*WORK REQUIRED*: Quote word for word the lines starting at the line with "Camper submitted image" and ending at the final line of the entries. Leave out any pictures.
|---|
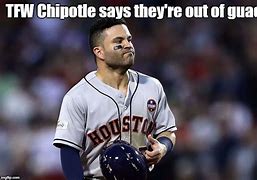 Image result for Astros Lunch Meme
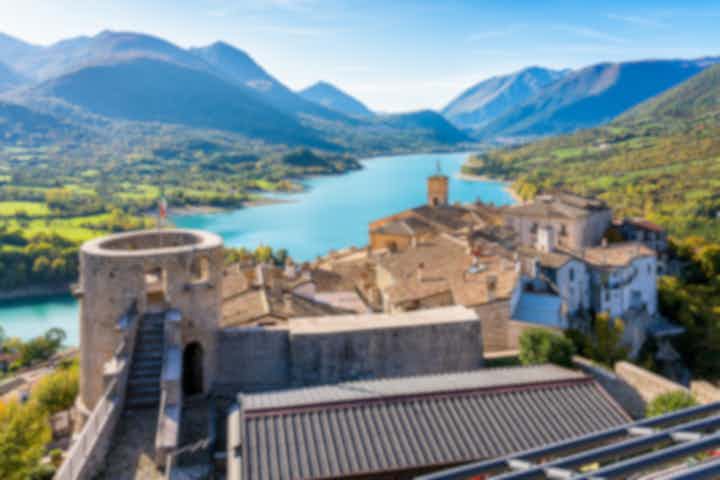 Hotels & places to stay in Abruzzo
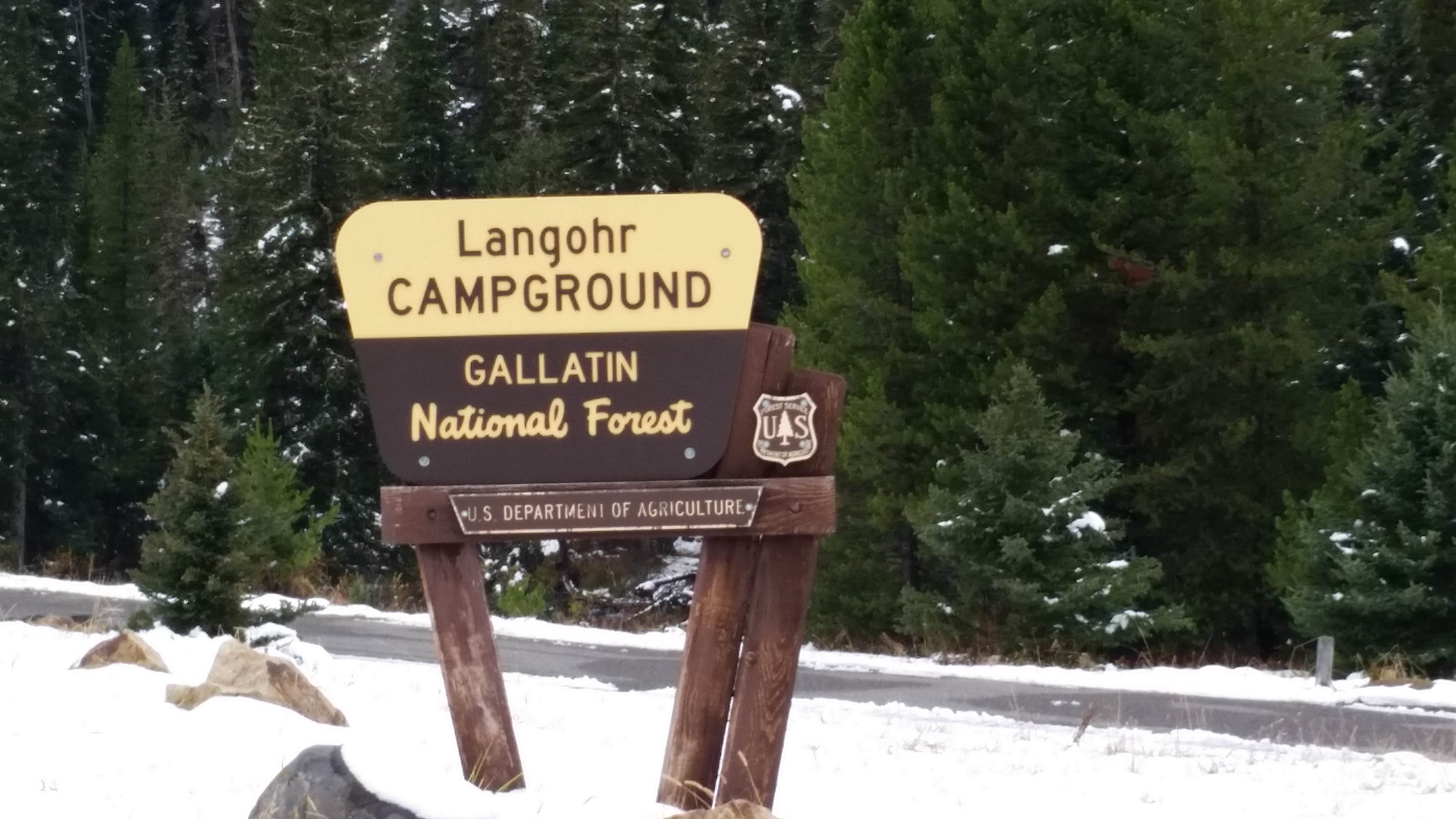 Camper submitted image from Langohr Campground - 5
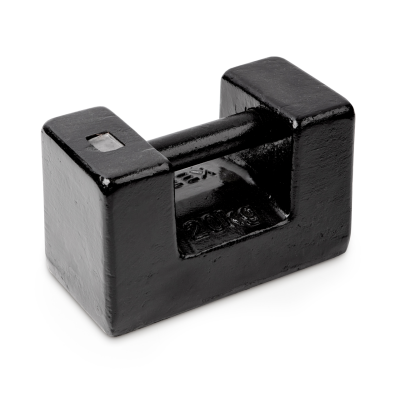 M1 20 kg Pr&uuml;fgewicht Block Eco, Gusseisen lackiert maximal m&ouml;gliche Menge je Palette: : 30
Flatrate (max. 300kg): max. 15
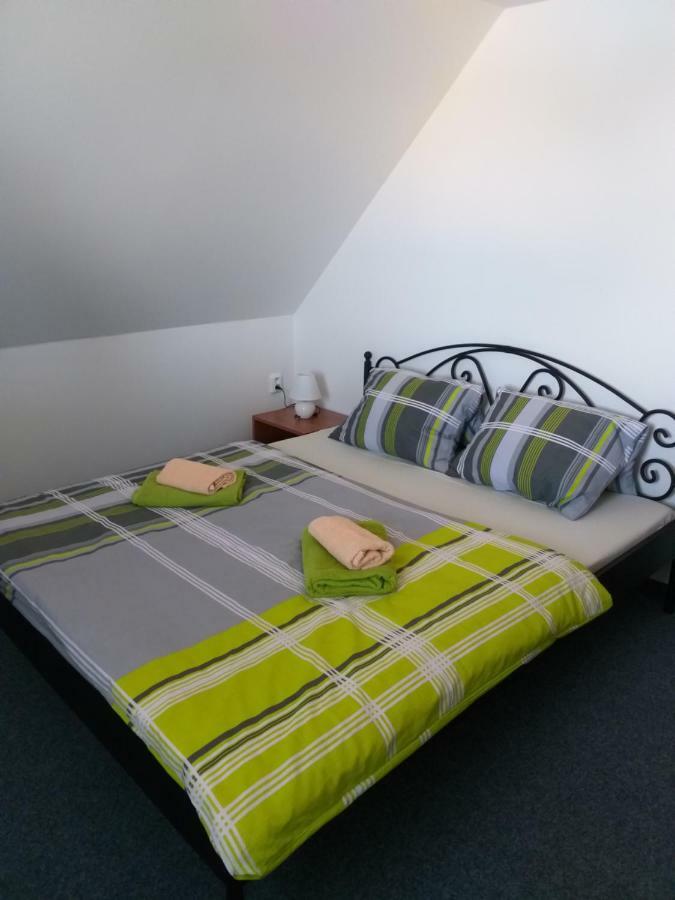 Hotel U Pohody Kovářská Zewnętrze zdjęcie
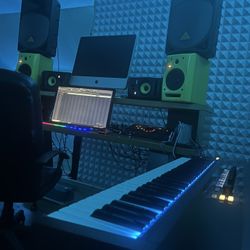 Studio Sessions 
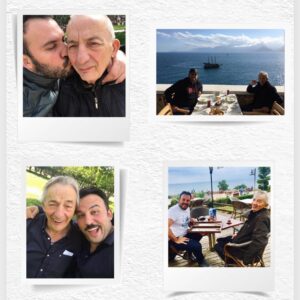 Ferit Aktuğ Instagram - Canım Babam, 🙏 ⭐️🥰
|---|
*TASK RESULT*:
 Camper submitted image from Langohr Campground - 5
 M1 20 kg Pr&uuml;fgewicht Block Eco, Gusseisen lackiert maximal m&ouml;gliche Menge je Palette: : 30
Flatrate (max. 300kg): max. 15
 Hotel U Pohody Kovářská Zewnętrze zdjęcie
 Studio Sessions 
 Ferit Aktuğ Instagram - Canım Babam, 🙏 ⭐️🥰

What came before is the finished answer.